23. The power generation system of claim 21 , wherein the model adaptation unit is adapted to compute a root-mean-square error for a previous feedforward neural network model of the relationship between the turbine steam inlet pressure and the electrical energy load, a previous multivariate linear regression model of the relationship between the turbine steam inlet pressure and the electrical energy load, and a design model of the relationship between the turbine steam inlet pressure and the electrical energy load using the testing data.
24. The power generation system of claim 23 , wherein the model adaptation unit is adapted to select one of the feedforward neural network model, the multivariate linear regression model, the previous feedforward neural network model, the previous multivariate linear regression model and the design model based on the root-mean-square error for each model, wherein the model with the minimum root-mean-square error is selected for the power generation system to be operatively coupled to the control system, and wherein an input of the selected model includes an electrical energy load set-point to produce a pressure set-point control system output and the pressure set-point control system output of the selected model is coupled to an input of the control system.

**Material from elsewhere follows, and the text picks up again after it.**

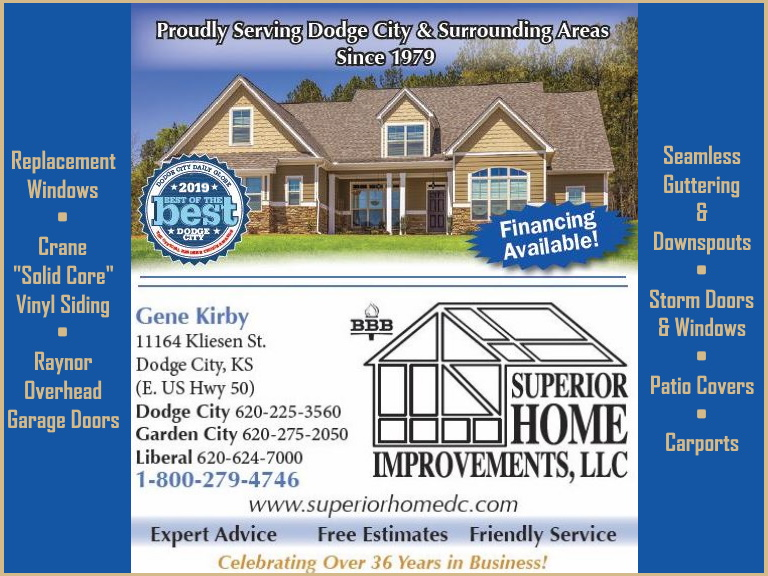 home improvements, ford county ks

25. The power generation system of claim 17 , further comprising: a burner system that burns a fuel to generate steam input to the turbine steam inlet system; wherein the control system includes a controller input generation unit and a controller operatively coupled to the controller input generation unit, wherein the output of the feedforward neural network model is coupled to an input of the controller input signal generation unit, and the controller input signal generation unit is adapted to develop a controller input signal for the controller and the controller is adapted to develop a process control signal to control the burner system to thereby control the pressure in the turbine steam inlet system in response to the controller input signal.
26. The power generation system of claim 25 , wherein the controller input signal comprises a controller valve input signal for the controller to control a turbine valve to thereby control an input of steam to the turbine steam inlet system.
27. The power generation system of claim 26 , wherein the controller valve input signal comprises a value to maximize the valve opening to the turbine steam inlet system such that the power generation system is in a sliding pressure mode.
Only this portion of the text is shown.